Back-to-Back Positive Quarters – Despite the second largest banking failure in U.S. history, sticky inflation and continued interest rate hikes in the U.S., investors drove stock prices higher in the first quarter of 2023. The beaten-down technology and communications services stocks lead index performance, with Nvidia up 90.1%, META jumping 76.1% and Fastly posting a 116.8% gain. Although inflation remains high, the rate of change is lower, which has fueled the narrative around easing rate hikes or even a “soft landing” by the economy. The quarter ahead appears to be a battle between negative market positioning and weakening corporate earnings.

Global bonds advanced as investors began to pick up on the effects of higher interest rates and uncertainty with the financial system overall. The U.S. Federal Reserve maintained its hiking policy through the quarter but hinted at a possible pause going forward, while the Bank of Canada held rates steady in its latest meeting.
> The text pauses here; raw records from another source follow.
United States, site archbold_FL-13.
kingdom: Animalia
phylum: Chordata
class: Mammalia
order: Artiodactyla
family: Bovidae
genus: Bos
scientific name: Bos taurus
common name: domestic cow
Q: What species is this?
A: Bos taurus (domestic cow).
Gold was another beneficiary of the flight-to-safety, returning nearly 7% during the quarter.

Can Equities Stave Off a Slowdown? – The Stanley Cup playoffs have been entertaining to say the least as teams refuse to roll over and have erased three goal deficits on a nightly basis. Similarly, equity markets have found themselves on the wrong side of the ledger, only to turn it around with back-to-back positive quarters. This is despite poor growth numbers, bank loans collapsing and money supply contracting. Yet, corporate spreads refuse to widen in a meaningful way and equities are no longer making new lows for the cycle. This suggests there is some fight left in the economy that has been written off by many.

While credit default swaps (insurance against a credit event) have taken off for numerous banks as well as U.S. Treasuries, corporate spreads have held in much better then expected. There are a few possible explanations for this, the primary one being corporate margins, while off the highs, remain elevated relative to historical averages. Another possible explanation is that the wall of debt maturities does not become significant until 2025. Therefore, while earnings may be slowing, corporations are still earning healthy profits while benefiting from low interest payments. Companies that have avoided bloating their balance sheets have fared much better than over-levered and/or low margin businesses. Consumers also appear to be adjusting to higher rates for now.
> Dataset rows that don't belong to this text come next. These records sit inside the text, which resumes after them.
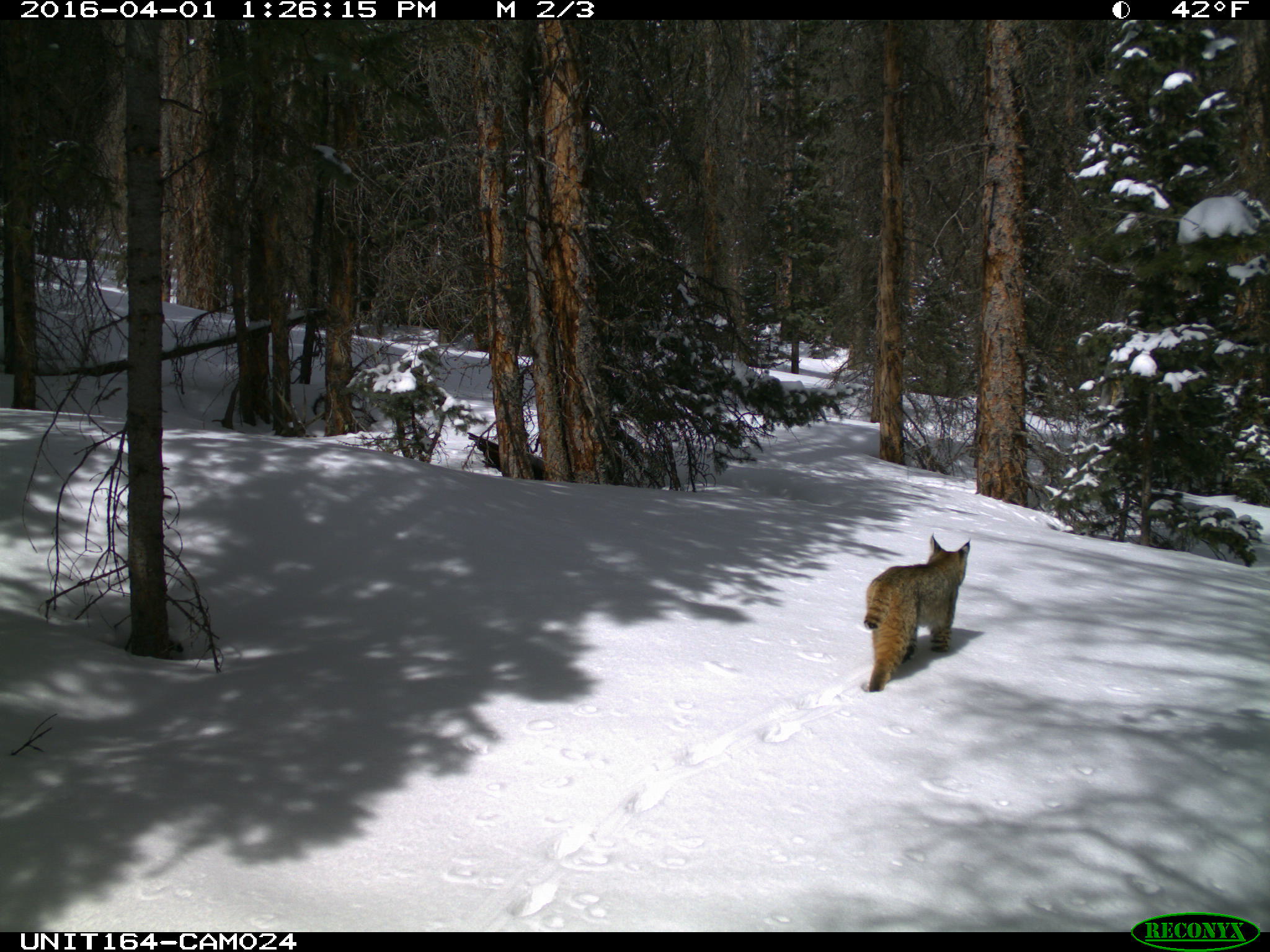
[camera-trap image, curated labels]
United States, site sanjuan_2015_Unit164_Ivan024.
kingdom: Animalia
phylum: Chordata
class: Mammalia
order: Carnivora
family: Felidae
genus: Lynx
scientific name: Lynx rufus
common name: bobcat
Lynx rufus (bobcat).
The U.S. dollar traditionally increases relative to its trading partners during recessionary periods. The theory is, and empirical evidence supports, that the U.S. is the strongest and deepest market globally. Therefore, the reserve currency’s recent performance, declining over 12% since September 2022, caught many market participants by surprise. The cyclical factors that contributed to the weakness are (1) the prospect for a shift to looser monetary policy (2) the dichotomy in growth as the Asia Pacific countries in particular look better positioned. Structural factors are also contributing to pressure on the greenback. High debt levels seem to have foreign investors concerned as investment from abroad has slowed. This long-term effect along with increasing momentum towards de-dollarization appears to be accelerating. A lower U.S. dollar helps global growth as commodities and debt obligations denominated in greenbacks become more affordable, but it also makes foreign goods more expensive for Americans.

The backdrop still has a bearish tilt, as we highlighted in our 2023 Outlook, but there are pockets of reprieve. The crucial period will be first and second quarter corporate earnings. Companies with pricing power will be able to preserve their profit margins and those with strong balance sheets will have flexibility to navigate the higher interest rate environment. Further slowdowns in the economy will likely be met with a Federal Reserve pivot to looser monetary policy which should stem further earnings erosion. A weaker dollar helps commodity-related equities as well as global earnings. Finally, gold remains a beacon of stability. It has no credit risk and its price is typically negatively correlated with interest rate movements.